Arginine hydroxamate-resistant mutants of Bacillus subtilis with altered control of arginine metabolism.


Arginine hydroxamate inhibits the growth of Bacillus subtilis. From a large number of mutants isolated as resistant to this arginine analogue, 29 were chosen for further investigation. Most of these shared diminished ability to utilize arginine, citrulline and/or ornithine as sole nitrogen source.

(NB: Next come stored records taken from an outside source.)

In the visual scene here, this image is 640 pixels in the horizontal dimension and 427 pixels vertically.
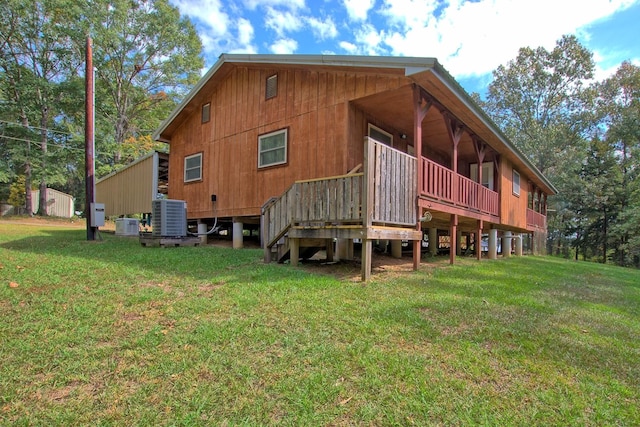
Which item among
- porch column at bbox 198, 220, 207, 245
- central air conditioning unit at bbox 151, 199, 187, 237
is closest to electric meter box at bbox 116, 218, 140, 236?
porch column at bbox 198, 220, 207, 245

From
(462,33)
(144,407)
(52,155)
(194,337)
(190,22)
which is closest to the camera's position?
(144,407)

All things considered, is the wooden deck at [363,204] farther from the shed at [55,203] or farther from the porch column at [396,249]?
the shed at [55,203]

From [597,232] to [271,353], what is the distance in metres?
35.2

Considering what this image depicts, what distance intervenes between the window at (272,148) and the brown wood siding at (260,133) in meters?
0.16

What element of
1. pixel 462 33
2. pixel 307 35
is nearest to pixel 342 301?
pixel 307 35

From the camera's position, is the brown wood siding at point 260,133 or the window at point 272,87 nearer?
the brown wood siding at point 260,133

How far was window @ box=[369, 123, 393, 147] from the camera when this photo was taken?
27.4 feet

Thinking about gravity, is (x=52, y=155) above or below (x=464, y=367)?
above

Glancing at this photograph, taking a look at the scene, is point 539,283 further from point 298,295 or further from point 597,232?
point 597,232

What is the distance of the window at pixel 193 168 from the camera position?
11.3 m

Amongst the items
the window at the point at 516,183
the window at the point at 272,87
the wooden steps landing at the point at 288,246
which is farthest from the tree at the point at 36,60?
the window at the point at 516,183

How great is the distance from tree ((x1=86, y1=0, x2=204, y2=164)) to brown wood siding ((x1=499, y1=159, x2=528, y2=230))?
2396 cm

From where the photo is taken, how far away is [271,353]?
2.57 metres

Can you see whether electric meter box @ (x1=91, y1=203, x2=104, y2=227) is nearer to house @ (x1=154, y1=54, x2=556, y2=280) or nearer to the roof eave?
house @ (x1=154, y1=54, x2=556, y2=280)
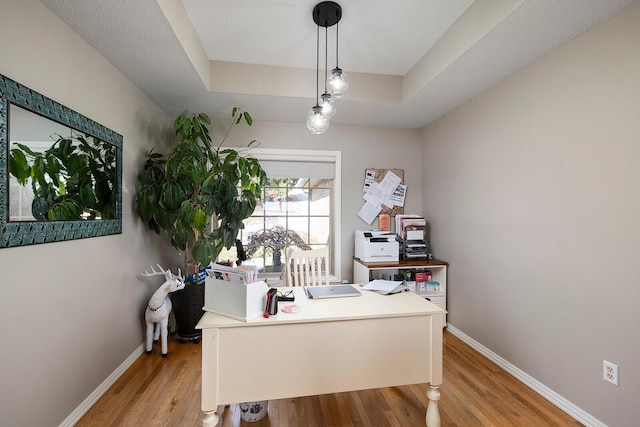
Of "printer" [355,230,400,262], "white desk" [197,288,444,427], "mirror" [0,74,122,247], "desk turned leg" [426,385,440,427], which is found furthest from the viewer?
"printer" [355,230,400,262]

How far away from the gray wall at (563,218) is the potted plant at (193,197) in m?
2.16

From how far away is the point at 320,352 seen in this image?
1.51m

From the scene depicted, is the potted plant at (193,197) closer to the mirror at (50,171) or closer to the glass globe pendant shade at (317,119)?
the mirror at (50,171)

All 29 had reduced levels of the catabolic enzymes arginase and ornithine aminotransferase under various conditions in which these enzymes are induced in the parent. In some circumstances, five of the mutants also showed elevated levels of the biosynthetic enzyme ornithine carbamoyltransferase. On the basis of these data, the 29 mutants were divided into six phenotypic classes; in four of these, control of ornithine carbamoyltransferase was the same as in the wild type, while in the other two it was altered. It is suggested that the isolates carry regulatory mutations, and that certain of these may affect simultaneously the formation of arginine catabolic and biosynthetic enzymes. The implication of the latter is that in B. subtilis, as in yeast, controls of the catabolic and biosynthetic pathways are connected. Single representatives of five of the phenotypic classes carry mutations conferring arginine hydroxamate resistance linked to cysA by transduction with phage PBSI; this did not appear to be true for a representative of the sixth class.